[Scene question listing]
┌──

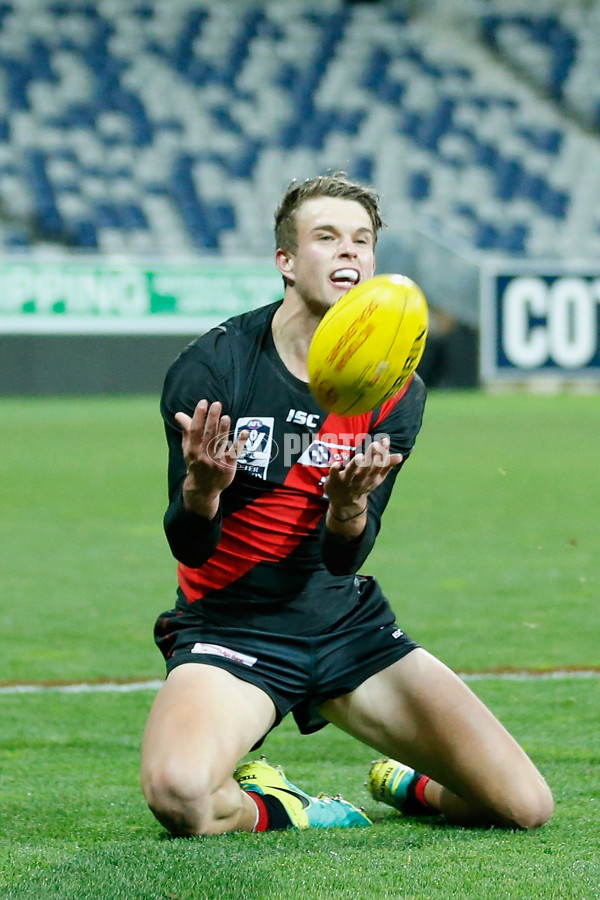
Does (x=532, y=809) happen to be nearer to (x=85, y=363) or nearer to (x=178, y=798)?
(x=178, y=798)

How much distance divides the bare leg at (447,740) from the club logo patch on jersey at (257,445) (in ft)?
2.26

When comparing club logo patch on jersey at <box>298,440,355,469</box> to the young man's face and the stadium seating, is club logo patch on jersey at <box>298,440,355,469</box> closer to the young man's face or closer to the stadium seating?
the young man's face

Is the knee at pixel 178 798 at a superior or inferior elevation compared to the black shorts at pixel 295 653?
inferior

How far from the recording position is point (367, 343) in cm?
355

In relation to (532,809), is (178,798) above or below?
above

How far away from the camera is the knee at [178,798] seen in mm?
3504

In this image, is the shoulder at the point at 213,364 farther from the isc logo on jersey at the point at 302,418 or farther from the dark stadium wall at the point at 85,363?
the dark stadium wall at the point at 85,363

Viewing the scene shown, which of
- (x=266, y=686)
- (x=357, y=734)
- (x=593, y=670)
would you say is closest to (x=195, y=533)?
(x=266, y=686)

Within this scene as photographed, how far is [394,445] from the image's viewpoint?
4.14m

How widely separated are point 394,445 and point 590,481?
8.49 metres

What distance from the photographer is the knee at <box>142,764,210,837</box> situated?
3.50m

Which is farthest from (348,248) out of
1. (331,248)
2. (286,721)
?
(286,721)

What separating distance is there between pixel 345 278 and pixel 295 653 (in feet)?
3.52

└──

§ **TASK REQUIREMENTS**: Starting at the line that contains "What distance from" and continuing to the end of the listing, write those lines as a JSON list of strings, one per line, with blank lines dropped.

§ **RESULT OF THE EXERCISE**:
[
  "What distance from the photographer is the knee at <box>142,764,210,837</box> situated?",
  "3.50m",
  "Which is farthest from (348,248) out of",
  "1. (331,248)",
  "2. (286,721)",
  "?",
  "(286,721)",
  "What separating distance is there between pixel 345 278 and pixel 295 653 (in feet)?",
  "3.52"
]